More importantly, it insults the memory of the victims, who were attacked for the very religious identity the NCERT now seeks to politely erase.
Students have a right to know the violence for what it was – a pogrom – and deleting the name of the victim community robs them of that. That this is being done when the BJP is in power at the Centre, and then Gujarat CM Narendra Modi is the all-powerful prime minister now, makes the “minor change” majorly suspicious.
State’s hands are stained
Numerous witnesses, activists, journalists within India, and observers from other countries, have repeatedly stated that the 2002 Gujarat violence was not a spontaneous clash between two communities, it was a revenge riot presided upon by an indulgent state.
Coming in the aftermath of the Godhra train burning, in which kar sevaks returning from Ayodhya were burnt alive, the riots saw Hindu mobs kill, rape and displace thousands of Muslims. A 2012 report in The Guardian states: “The killers may have been in touch with police and politicians.
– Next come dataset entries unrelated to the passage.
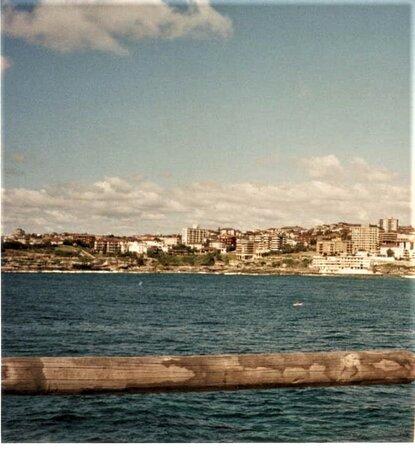 ボンダイ ビーチ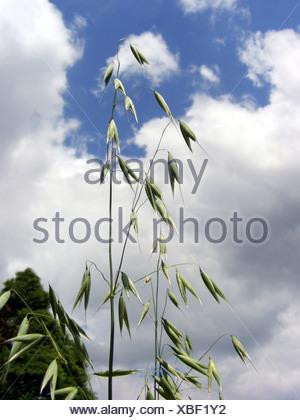 wild-oat, wild oats (Avena fatua), panicle, Germany, North Rhine-Westphalia - Stock Photo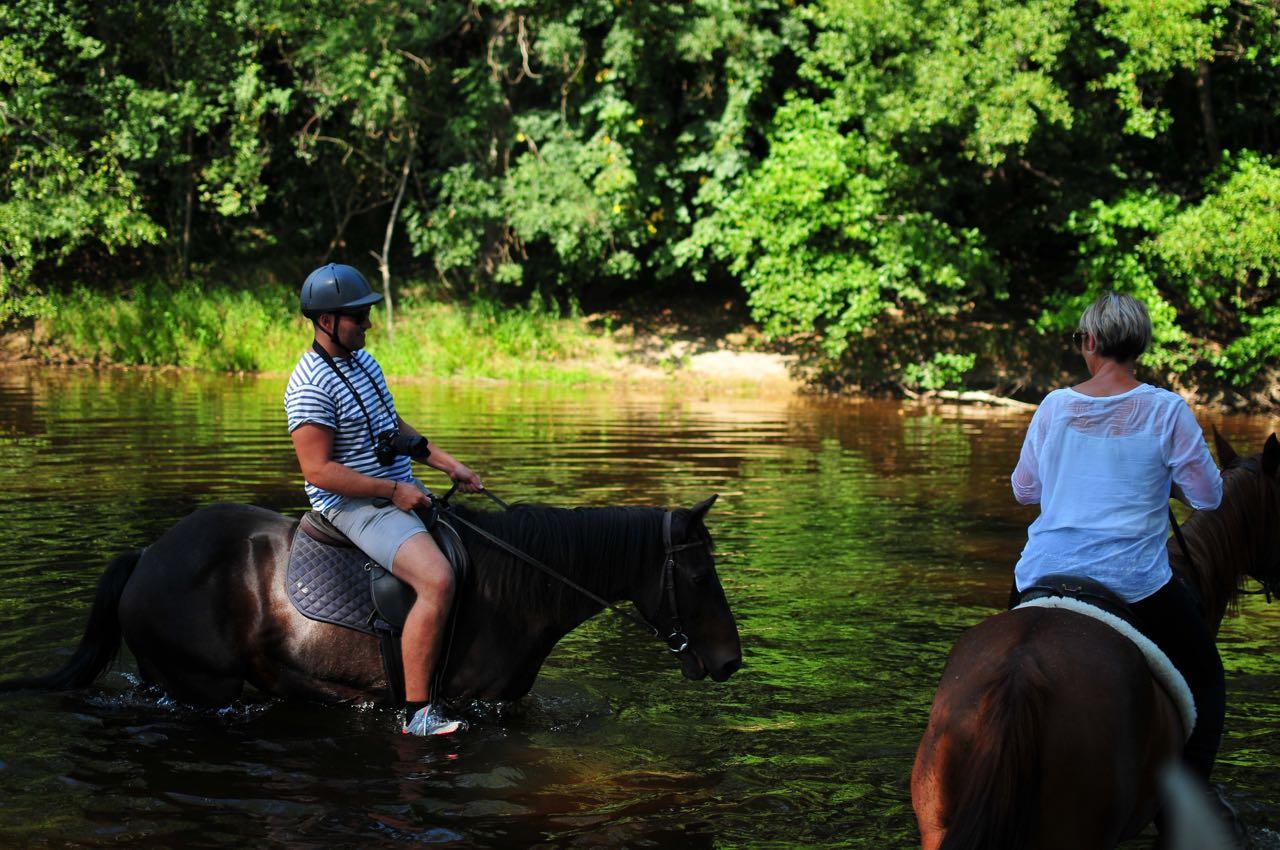 pferde-baden-im-fluss-hannes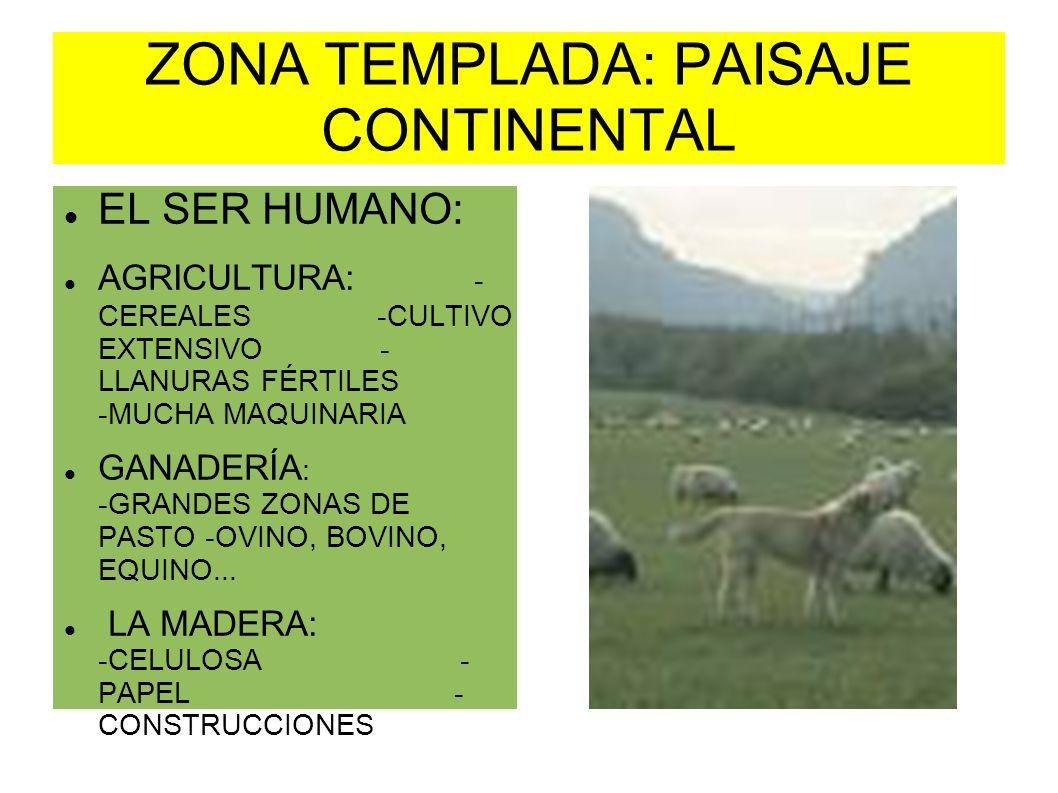 ZONA TEMPLADA: PAISAJE CONTINENTAL EL SER HUMANO: AGRICULTURA: - CEREALES -CULTIVO EXTENSIVO - LLANURAS FÉRTILES -MUCHA MAQUINARIA GANADERÍA : -GRANDE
According to the 2011 Amicus report, two cabinet ministers even sat in police control rooms. A senior police officer and minister, murdered in 2003, claimed that Modi explicitly instructed civil servants and police not to stand in the killers' way. Of course, Modi has always denied involvement and condemned the riots.”
The nature of the riots, thus, was very specific, and one of the bloodiest expressions of the ideology that the BJP believes in - India belongs to Hindus, and no attack on the community is to be tolerated.
Deleting the “anti-Muslim” reference to them de-links them from the very factors that made them that lethal, and continue to make them especially significant. More so, considering that even the justice system has seemingly been unable to stay blind to the religion of the victims and the perpetrators.
The trial in the Godhra train burning case concluded in March 2011 in the special trial court, convicting 31 people, of whom 11 were sentenced to death and the rest awarded life in prison. In October last year, the death sentence to life imprisonment. The government was directed to pay compensation of Rs10 lakh each to the families of 59 people killed in the train fire.
The trials in several riots cases are pending in various courts across the country. In August last year, the Supreme Court set aside a Gujarat HC order directing the state to pay for the damage and destruction of religious sites during the riots.
Insult to victims
As several elections in the recent past have shown, most political parties increasingly seem to think Muslims are electorally insignificant, with few parties fielding candidates from the community. Even prominent liberals seem to think assertion of Muslim identity - wearing burqas, skullcaps in public - is somehow “too Muslim” for comfort.
Now, the NCERT seeks to rob them of their identity in the context of victimhood, another step towards the slow erasure of Muslims grievances, Muslim quest for justice, and thereby the Muslim voices.
The 2002 riots need to be called “anti-Muslim”, to remind students, and the country at large, of exactly what they were - an attack on one section of Indians by another, whose minds were enflamed by communal rhetoric, and the flames fanned by the state that had then insulted the rights of Muslims as equal citizens, and is now seeking to insult their victimhood.